### TRY IT:
Copy exactly the lines of the data below, beginning with the line with "Connections: A 12-Session" and ending with the line with "Spain's Photovoltaic Revolution". Pictures are to be omitted.

-------- PROVIDED INFORMATION

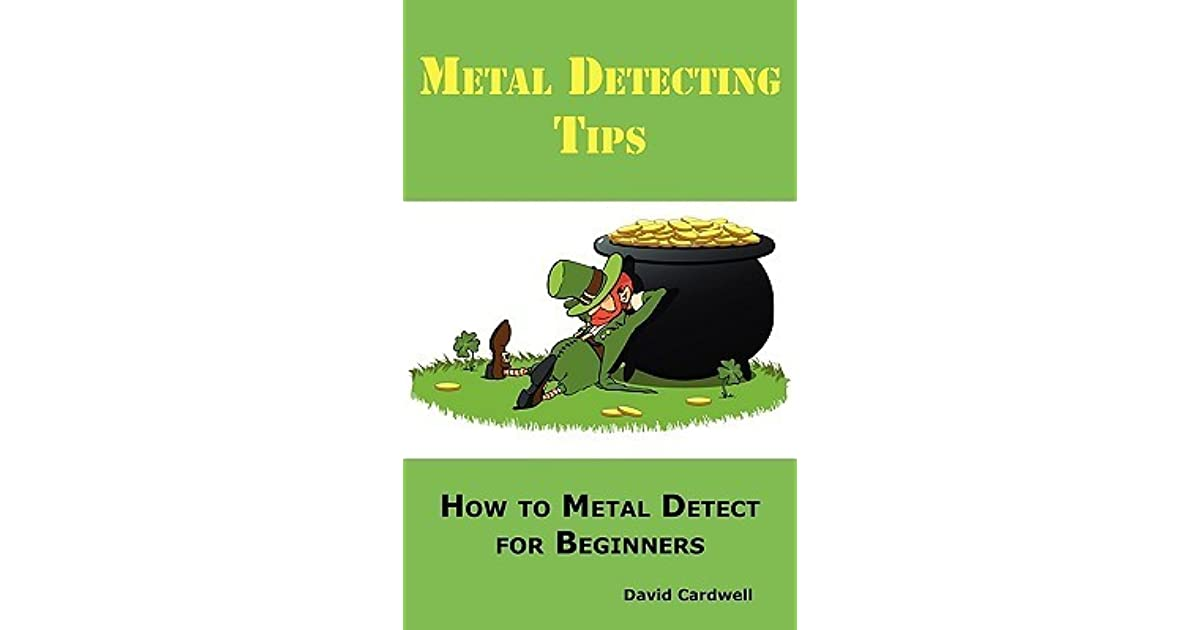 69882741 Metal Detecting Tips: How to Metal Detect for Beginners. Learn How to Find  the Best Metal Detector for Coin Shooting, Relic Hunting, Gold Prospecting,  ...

----------------
-------- PROVIDED INFORMATION

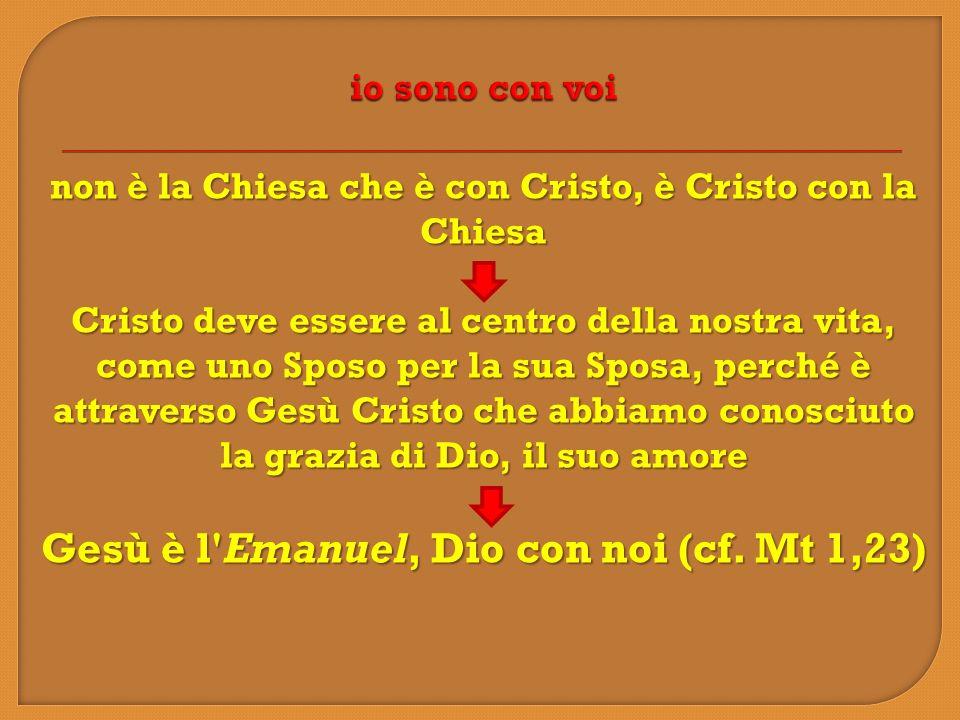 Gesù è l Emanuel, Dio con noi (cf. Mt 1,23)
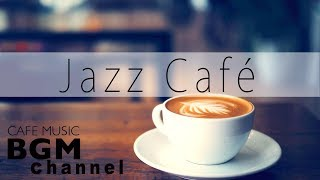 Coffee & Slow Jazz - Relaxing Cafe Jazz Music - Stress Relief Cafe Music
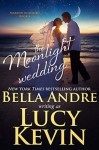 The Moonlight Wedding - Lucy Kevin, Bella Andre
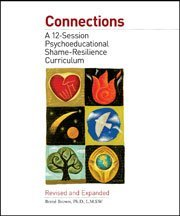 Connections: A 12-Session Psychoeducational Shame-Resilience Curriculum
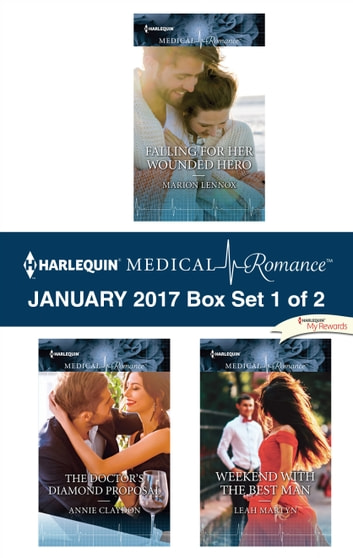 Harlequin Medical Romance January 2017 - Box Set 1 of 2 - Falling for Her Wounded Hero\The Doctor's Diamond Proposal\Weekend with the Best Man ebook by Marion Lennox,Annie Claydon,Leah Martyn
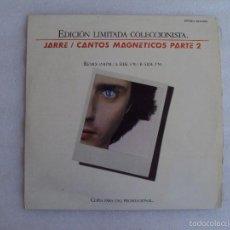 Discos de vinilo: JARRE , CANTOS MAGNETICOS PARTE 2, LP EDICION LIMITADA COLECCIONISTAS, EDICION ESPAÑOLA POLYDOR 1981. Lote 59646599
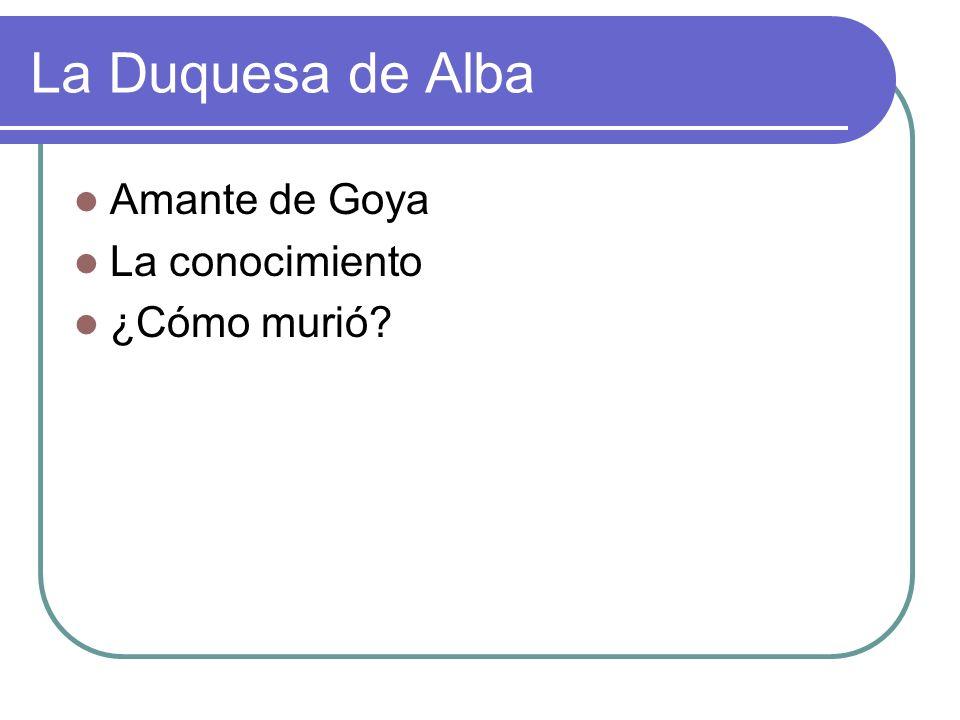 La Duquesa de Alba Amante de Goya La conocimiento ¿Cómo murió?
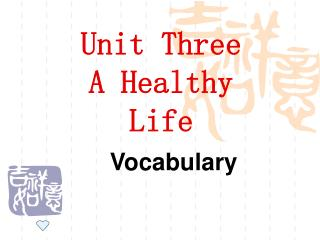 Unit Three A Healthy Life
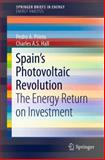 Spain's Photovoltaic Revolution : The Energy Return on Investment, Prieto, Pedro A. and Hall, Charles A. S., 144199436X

----------------

### RESPONSE AREA:
 Connections: A 12-Session Psychoeducational Shame-Resilience Curriculum
 Harlequin Medical Romance January 2017 - Box Set 1 of 2 - Falling for Her Wounded Hero\The Doctor's Diamond Proposal\Weekend with the Best Man ebook by Marion Lennox,Annie Claydon,Leah Martyn
 Discos de vinilo: JARRE , CANTOS MAGNETICOS PARTE 2, LP EDICION LIMITADA COLECCIONISTAS, EDICION ESPAÑOLA POLYDOR 1981. Lote 59646599
 La Duquesa de Alba Amante de Goya La conocimiento ¿Cómo murió?
 Unit Three A Healthy Life
 Spain's Photovoltaic Revolution : The Energy Return on Investment, Prieto, Pedro A. and Hall, Charles A. S., 144199436X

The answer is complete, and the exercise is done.